ARDS represents a severe and rapid form of acute lung injury that continues to be associated with a high mortality rate of between 40 and 70%. Approximately 1500 cases occur each year in the UK and although ARDS contributes significantly to the demands made on ITU resources, an individual unit may only expect to see a handful of cases each year. Recent guidelines published by the Intensive Care Society outline ‘best practice’ for the safe transfer of such individuals however the potential risks/benefits of transfer to a tertiary referral centre remain unclear. In particular, it is not known whether the referral of patients later in the course of ARDS might result in a significantly worse outcome. University College Hospitals Intensive Care Unit has a Mobile Intensive Care Ambulance available on a 24 h basis for the retrieval of critically ill patients. We have prospectively examined the hospital and ICU mortality for ARDS patients transferred to our centre. All patients admitted to the ICU fulfilling ERS/ATS consensus criteria for ARDS were identified over a period of 21 months. Clinical and demographic data were recorded onto a computerized database. ICU and hospital mortality were also recorded for all patients, including those subsequently transferred back to their referring hospital.

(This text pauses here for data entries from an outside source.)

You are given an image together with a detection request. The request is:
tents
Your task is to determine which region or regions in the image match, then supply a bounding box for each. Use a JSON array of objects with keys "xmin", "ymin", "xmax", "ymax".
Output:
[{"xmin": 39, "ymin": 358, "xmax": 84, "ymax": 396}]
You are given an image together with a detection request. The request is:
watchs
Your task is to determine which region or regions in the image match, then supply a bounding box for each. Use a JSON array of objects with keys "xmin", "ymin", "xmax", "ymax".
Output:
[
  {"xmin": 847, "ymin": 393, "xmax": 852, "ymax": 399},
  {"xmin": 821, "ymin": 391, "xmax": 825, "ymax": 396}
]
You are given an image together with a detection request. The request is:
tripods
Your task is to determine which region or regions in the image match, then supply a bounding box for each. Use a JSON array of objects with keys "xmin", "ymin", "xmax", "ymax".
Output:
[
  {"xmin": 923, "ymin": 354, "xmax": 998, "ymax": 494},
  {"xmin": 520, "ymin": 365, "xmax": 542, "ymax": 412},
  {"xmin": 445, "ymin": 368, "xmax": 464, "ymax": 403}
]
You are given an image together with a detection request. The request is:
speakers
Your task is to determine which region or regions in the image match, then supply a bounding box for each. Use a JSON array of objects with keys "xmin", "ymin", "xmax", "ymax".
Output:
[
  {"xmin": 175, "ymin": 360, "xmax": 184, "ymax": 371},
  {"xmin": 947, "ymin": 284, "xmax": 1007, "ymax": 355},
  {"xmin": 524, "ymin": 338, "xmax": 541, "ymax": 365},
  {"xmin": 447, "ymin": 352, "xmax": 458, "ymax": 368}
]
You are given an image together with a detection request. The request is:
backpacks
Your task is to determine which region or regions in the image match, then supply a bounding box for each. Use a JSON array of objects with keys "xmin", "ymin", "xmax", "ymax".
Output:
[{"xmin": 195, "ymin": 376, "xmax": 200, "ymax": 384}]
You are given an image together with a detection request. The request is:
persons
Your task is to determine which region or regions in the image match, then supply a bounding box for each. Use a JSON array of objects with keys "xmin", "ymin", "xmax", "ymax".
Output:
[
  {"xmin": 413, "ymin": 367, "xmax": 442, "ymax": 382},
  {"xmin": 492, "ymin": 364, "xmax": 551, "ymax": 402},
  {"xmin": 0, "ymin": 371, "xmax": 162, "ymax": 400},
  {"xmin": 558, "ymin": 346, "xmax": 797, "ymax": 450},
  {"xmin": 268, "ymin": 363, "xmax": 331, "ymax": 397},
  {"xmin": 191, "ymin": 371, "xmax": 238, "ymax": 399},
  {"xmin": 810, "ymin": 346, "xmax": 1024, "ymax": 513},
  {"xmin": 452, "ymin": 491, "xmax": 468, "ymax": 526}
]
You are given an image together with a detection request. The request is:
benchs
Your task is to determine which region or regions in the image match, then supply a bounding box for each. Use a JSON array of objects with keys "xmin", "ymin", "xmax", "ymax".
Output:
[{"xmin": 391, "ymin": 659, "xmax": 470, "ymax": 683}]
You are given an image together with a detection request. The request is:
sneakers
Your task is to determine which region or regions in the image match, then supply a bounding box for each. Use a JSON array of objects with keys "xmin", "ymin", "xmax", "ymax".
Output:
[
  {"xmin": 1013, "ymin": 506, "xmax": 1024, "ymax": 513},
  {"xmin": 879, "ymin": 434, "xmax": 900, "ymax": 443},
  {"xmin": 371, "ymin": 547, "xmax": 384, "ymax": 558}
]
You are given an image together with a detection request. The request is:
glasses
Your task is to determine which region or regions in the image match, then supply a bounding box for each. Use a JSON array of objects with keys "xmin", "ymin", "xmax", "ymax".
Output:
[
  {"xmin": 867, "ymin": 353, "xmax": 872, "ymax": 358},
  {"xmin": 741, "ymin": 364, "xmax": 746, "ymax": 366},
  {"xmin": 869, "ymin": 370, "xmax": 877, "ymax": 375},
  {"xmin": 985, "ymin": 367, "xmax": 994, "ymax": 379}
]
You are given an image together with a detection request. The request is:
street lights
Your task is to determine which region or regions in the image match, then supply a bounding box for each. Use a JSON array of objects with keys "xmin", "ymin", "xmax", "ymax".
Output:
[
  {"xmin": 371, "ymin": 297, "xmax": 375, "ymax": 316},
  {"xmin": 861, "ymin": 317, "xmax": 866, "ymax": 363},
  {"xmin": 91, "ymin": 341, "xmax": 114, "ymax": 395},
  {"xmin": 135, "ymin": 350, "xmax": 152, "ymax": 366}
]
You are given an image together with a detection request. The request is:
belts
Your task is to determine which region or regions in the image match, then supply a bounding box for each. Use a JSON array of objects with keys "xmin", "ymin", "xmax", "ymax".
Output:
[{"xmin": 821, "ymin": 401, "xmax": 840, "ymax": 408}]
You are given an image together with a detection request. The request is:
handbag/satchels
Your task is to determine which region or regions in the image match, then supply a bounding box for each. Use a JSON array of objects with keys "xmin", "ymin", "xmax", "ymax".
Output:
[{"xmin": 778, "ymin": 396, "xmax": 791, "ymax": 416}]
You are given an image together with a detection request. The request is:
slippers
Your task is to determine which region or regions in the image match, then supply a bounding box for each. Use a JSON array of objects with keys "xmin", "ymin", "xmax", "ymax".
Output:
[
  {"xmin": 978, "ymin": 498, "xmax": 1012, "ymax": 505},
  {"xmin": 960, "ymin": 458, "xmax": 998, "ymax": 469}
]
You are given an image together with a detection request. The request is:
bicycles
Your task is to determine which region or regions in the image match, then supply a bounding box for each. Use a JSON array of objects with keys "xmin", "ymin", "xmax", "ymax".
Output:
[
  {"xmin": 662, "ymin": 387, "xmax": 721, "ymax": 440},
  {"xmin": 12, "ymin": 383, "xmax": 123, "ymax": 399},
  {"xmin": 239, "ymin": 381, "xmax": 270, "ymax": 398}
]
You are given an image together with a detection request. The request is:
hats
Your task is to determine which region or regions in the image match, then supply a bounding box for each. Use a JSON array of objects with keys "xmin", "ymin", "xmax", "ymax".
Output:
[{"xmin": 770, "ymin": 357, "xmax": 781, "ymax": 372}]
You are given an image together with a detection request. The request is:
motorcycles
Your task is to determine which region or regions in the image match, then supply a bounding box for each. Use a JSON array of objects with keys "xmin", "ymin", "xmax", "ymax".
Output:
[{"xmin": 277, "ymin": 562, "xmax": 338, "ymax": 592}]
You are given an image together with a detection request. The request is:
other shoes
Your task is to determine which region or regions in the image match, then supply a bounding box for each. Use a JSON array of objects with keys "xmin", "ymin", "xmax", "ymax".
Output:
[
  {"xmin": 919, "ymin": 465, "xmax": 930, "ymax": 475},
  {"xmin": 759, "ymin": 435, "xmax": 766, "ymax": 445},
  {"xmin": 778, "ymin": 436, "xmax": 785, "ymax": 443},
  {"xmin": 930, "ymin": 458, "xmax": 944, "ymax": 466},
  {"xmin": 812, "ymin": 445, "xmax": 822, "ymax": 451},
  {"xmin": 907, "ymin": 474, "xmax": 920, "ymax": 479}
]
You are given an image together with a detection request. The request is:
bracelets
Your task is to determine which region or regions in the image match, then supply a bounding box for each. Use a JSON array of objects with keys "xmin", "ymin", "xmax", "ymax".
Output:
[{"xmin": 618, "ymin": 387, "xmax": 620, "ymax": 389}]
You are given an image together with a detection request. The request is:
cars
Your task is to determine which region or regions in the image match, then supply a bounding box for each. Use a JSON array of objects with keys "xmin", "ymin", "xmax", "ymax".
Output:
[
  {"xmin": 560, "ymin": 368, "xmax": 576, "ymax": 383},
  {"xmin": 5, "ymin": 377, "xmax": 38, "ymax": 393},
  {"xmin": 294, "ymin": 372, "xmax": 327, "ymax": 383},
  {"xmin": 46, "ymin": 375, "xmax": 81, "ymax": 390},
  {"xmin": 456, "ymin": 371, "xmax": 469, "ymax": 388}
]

A total of 77 patients were identified. Table 9 summarizes the admission and outcome data. Overall ICU and hospital mortality was 36.4% and 42.8% respectively, and compares favourably with published series. 62.3% of all ARDS patients were transferred from outside hospitals at an average of 1.9 days after the diagnosis of ARDS. No significant complications occurred during transfer. There were no significant differences in admission severity scoring (APACHE II or SAPS 2 criteria) or in baseline demographics between the transferred and ‘in-hospital’ groups. There was no difference in ICU mortality between the groups however hospital mortality was higher in the transferred patients (84% of patients leaving the ICU were transferred directly back to their referring hospital). In conclusion, the ICU mortality for patients transferred with ARDS in this series was no greater than an in-hospital cohort, despite admission at a later time after diagnosis. The transfer of patients with ARDS should be considered potentially safe and may be appropriate for the purposes of accessing specific clinical resources or involvement in therapeutic trials.